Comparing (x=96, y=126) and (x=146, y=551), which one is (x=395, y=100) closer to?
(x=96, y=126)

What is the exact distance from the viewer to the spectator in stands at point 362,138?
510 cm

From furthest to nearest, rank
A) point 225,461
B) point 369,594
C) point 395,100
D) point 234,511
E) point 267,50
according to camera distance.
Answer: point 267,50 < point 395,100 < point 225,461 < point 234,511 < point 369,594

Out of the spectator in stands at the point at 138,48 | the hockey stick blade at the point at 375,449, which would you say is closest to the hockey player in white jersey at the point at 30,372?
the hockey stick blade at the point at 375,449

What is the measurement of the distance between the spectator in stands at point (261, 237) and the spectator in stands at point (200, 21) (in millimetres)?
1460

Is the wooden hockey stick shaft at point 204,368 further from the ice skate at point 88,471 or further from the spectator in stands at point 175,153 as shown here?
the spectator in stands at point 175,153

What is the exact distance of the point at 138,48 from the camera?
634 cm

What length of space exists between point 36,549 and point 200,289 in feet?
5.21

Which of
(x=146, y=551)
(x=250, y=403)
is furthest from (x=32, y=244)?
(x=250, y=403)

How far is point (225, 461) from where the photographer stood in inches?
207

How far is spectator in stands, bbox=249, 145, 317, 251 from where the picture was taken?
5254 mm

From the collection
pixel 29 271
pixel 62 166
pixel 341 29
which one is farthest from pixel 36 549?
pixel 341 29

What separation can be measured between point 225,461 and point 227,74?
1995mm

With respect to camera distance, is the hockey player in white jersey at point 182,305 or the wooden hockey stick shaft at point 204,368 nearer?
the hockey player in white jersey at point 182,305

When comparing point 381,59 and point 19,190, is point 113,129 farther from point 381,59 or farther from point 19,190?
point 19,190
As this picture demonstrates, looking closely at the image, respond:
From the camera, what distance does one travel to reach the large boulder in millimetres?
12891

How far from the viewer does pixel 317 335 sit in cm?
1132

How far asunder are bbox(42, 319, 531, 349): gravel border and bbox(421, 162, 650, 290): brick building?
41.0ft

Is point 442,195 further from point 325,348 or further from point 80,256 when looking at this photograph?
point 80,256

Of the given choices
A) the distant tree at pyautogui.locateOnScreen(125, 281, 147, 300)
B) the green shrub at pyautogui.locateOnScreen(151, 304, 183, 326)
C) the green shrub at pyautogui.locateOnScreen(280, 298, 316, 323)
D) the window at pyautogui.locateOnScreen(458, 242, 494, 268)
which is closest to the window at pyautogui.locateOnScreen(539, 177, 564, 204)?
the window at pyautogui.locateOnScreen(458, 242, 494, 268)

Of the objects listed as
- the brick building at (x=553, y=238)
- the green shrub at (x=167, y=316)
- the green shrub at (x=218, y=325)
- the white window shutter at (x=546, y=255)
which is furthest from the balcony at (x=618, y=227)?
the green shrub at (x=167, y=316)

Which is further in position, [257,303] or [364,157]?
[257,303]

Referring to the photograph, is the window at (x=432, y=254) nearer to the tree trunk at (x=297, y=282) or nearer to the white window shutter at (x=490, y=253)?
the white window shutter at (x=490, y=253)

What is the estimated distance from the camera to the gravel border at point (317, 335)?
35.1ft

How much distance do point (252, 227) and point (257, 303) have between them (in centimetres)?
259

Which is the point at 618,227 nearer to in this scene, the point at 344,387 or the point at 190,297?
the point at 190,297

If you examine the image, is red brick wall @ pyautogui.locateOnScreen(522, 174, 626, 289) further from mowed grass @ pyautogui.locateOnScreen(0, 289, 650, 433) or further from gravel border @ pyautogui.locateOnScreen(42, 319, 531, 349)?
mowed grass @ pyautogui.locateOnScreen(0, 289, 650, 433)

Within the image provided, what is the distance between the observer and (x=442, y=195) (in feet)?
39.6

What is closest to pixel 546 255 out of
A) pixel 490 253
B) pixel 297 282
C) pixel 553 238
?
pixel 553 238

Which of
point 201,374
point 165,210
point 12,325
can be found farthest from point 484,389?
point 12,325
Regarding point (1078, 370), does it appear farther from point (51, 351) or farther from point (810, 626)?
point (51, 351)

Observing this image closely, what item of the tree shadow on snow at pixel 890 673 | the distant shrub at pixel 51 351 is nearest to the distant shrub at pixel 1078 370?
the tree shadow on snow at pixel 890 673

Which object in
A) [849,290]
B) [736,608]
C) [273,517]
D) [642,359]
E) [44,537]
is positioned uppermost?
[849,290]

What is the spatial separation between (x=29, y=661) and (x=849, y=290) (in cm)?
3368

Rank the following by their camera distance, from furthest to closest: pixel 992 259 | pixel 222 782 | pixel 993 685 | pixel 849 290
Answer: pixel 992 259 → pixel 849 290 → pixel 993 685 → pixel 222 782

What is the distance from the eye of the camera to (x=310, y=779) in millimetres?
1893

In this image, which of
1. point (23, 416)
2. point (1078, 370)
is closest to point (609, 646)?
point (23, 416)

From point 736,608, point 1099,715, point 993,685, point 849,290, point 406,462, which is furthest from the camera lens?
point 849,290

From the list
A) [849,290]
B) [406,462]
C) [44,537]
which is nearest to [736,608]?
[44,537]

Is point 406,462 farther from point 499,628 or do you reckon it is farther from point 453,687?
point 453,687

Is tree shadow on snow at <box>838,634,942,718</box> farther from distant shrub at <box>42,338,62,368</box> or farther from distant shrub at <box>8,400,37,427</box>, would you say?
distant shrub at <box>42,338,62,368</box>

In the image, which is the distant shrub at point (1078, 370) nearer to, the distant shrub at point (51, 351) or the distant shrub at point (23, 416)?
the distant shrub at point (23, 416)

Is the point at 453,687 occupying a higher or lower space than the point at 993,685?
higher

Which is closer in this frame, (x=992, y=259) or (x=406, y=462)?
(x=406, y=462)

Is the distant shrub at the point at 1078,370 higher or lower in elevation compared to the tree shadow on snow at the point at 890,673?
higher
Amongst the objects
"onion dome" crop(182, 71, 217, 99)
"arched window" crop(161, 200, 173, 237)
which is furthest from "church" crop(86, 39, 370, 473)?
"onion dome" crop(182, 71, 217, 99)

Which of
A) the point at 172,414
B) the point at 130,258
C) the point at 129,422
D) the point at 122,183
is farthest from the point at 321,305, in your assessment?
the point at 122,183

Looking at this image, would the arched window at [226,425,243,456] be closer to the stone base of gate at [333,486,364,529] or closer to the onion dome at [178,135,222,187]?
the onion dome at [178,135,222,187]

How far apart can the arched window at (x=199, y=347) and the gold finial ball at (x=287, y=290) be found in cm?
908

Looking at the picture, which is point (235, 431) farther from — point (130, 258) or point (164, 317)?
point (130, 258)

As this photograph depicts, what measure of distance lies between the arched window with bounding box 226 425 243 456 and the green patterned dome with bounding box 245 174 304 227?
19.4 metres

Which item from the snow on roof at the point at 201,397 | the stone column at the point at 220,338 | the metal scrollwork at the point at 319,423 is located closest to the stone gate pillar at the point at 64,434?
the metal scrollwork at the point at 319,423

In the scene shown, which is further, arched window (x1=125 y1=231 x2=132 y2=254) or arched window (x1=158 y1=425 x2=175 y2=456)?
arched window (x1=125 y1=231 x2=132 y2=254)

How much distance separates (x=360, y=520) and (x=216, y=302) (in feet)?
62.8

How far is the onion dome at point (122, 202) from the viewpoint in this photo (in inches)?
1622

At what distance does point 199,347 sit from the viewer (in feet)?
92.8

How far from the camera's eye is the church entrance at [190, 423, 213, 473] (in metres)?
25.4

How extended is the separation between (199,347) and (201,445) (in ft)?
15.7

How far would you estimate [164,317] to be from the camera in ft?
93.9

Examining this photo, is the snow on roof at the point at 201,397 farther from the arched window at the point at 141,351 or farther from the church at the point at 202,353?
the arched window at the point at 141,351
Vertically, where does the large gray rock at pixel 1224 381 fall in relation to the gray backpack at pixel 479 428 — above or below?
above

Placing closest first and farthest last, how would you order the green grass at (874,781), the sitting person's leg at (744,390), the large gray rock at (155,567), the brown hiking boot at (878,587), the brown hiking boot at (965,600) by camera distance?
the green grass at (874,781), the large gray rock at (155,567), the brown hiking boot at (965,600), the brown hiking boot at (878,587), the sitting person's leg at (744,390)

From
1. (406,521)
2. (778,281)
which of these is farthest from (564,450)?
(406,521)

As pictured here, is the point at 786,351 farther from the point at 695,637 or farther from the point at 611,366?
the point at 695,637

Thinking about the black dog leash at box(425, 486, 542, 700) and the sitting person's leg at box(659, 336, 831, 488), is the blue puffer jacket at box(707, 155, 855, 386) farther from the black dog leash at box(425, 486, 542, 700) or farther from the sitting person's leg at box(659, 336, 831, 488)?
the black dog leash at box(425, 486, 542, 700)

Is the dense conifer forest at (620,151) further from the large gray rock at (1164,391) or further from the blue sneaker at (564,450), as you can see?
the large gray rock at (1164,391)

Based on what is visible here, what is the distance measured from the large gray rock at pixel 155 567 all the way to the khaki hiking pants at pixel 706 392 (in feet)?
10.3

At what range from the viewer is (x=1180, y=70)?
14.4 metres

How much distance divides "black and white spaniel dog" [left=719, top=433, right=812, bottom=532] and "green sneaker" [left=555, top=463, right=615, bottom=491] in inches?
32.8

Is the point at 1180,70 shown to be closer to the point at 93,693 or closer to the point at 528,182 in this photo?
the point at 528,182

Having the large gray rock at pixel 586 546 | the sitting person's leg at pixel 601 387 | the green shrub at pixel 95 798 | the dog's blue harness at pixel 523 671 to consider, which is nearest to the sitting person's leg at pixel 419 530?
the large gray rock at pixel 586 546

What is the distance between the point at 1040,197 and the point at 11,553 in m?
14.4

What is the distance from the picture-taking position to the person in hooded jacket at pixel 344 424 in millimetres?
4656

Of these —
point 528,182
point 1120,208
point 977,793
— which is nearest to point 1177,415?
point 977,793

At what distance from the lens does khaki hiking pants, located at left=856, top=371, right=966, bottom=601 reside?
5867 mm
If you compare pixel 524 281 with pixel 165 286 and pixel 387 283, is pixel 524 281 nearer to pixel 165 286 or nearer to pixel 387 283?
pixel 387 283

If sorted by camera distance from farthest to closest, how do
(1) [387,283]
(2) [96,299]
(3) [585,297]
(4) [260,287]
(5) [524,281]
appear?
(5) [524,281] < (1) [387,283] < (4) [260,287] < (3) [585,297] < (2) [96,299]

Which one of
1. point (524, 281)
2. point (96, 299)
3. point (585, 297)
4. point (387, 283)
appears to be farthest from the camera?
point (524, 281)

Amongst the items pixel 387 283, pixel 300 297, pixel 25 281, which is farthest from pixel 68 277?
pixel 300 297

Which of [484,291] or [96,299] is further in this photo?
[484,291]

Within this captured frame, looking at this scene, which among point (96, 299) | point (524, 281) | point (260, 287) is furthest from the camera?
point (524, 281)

+--

WHAT TO WORK ON » Lay out the items from the line with "How far would" to the line with "the green grass at (874,781), the large" as a two-column CSV headed item and answer, one row per item. Put each item's text and its answer in separate quoted fields, replacing any line breaks with spaces.

RESPONSE BELOW »
item,answer
"How far would you estimate [164,317] to be from the camera in ft?","93.9"
"Examining this photo, is the snow on roof at the point at 201,397 farther from the arched window at the point at 141,351 or farther from the church at the point at 202,353?","the arched window at the point at 141,351"
"Vertically, where does the large gray rock at pixel 1224 381 fall in relation to the gray backpack at pixel 479 428 — above or below?","above"
"Placing closest first and farthest last, how would you order the green grass at (874,781), the sitting person's leg at (744,390), the large gray rock at (155,567), the brown hiking boot at (878,587), the brown hiking boot at (965,600) by camera distance?","the green grass at (874,781), the large gray rock at (155,567), the brown hiking boot at (965,600), the brown hiking boot at (878,587), the sitting person's leg at (744,390)"